_Problem requirements_
Write out every entry word for word.

*** Opening of Given entries ***

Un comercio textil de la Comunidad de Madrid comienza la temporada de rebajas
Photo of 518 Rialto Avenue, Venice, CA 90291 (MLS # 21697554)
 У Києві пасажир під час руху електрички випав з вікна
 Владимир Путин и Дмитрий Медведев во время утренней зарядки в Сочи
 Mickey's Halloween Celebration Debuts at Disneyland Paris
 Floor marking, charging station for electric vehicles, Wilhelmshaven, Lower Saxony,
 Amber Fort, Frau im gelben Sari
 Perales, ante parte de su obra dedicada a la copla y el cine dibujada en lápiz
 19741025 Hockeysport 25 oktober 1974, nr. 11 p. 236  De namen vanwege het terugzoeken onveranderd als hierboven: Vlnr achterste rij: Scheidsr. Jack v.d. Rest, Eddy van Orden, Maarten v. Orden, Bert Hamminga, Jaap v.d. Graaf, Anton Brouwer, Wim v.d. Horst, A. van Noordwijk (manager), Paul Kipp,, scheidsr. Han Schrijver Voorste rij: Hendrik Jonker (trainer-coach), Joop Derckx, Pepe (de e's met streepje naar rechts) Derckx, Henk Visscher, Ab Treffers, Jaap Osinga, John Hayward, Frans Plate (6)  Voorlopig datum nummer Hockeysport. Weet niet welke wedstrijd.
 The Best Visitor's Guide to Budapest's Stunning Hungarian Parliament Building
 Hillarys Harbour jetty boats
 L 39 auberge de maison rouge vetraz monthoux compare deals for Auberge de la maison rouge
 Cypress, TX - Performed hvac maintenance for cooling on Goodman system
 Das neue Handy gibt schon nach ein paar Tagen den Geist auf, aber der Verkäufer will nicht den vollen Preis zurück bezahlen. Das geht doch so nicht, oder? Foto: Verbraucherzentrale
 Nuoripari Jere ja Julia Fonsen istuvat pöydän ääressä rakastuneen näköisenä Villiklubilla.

*** Close of Given entries ***

_Task result_
Un comercio textil de la Comunidad de Madrid comienza la temporada de rebajas
Photo of 518 Rialto Avenue, Venice, CA 90291 (MLS # 21697554)
 У Києві пасажир під час руху електрички випав з вікна
 Владимир Путин и Дмитрий Медведев во время утренней зарядки в Сочи
 Mickey's Halloween Celebration Debuts at Disneyland Paris
 Floor marking, charging station for electric vehicles, Wilhelmshaven, Lower Saxony,
 Amber Fort, Frau im gelben Sari
 Perales, ante parte de su obra dedicada a la copla y el cine dibujada en lápiz
 19741025 Hockeysport 25 oktober 1974, nr. 11 p. 236  De namen vanwege het terugzoeken onveranderd als hierboven: Vlnr achterste rij: Scheidsr. Jack v.d. Rest, Eddy van Orden, Maarten v. Orden, Bert Hamminga, Jaap v.d. Graaf, Anton Brouwer, Wim v.d. Horst, A. van Noordwijk (manager), Paul Kipp,, scheidsr. Han Schrijver Voorste rij: Hendrik Jonker (trainer-coach), Joop Derckx, Pepe (de e's met streepje naar rechts) Derckx, Henk Visscher, Ab Treffers, Jaap Osinga, John Hayward, Frans Plate (6)  Voorlopig datum nummer Hockeysport. Weet niet welke wedstrijd.
 The Best Visitor's Guide to Budapest's Stunning Hungarian Parliament Building
 Hillarys Harbour jetty boats
 L 39 auberge de maison rouge vetraz monthoux compare deals for Auberge de la maison rouge
 Cypress, TX - Performed hvac maintenance for cooling on Goodman system
 Das neue Handy gibt schon nach ein paar Tagen den Geist auf, aber der Verkäufer will nicht den vollen Preis zurück bezahlen. Das geht doch so nicht, oder? Foto: Verbraucherzentrale
 Nuoripari Jere ja Julia Fonsen istuvat pöydän ääressä rakastuneen näköisenä Villiklubilla.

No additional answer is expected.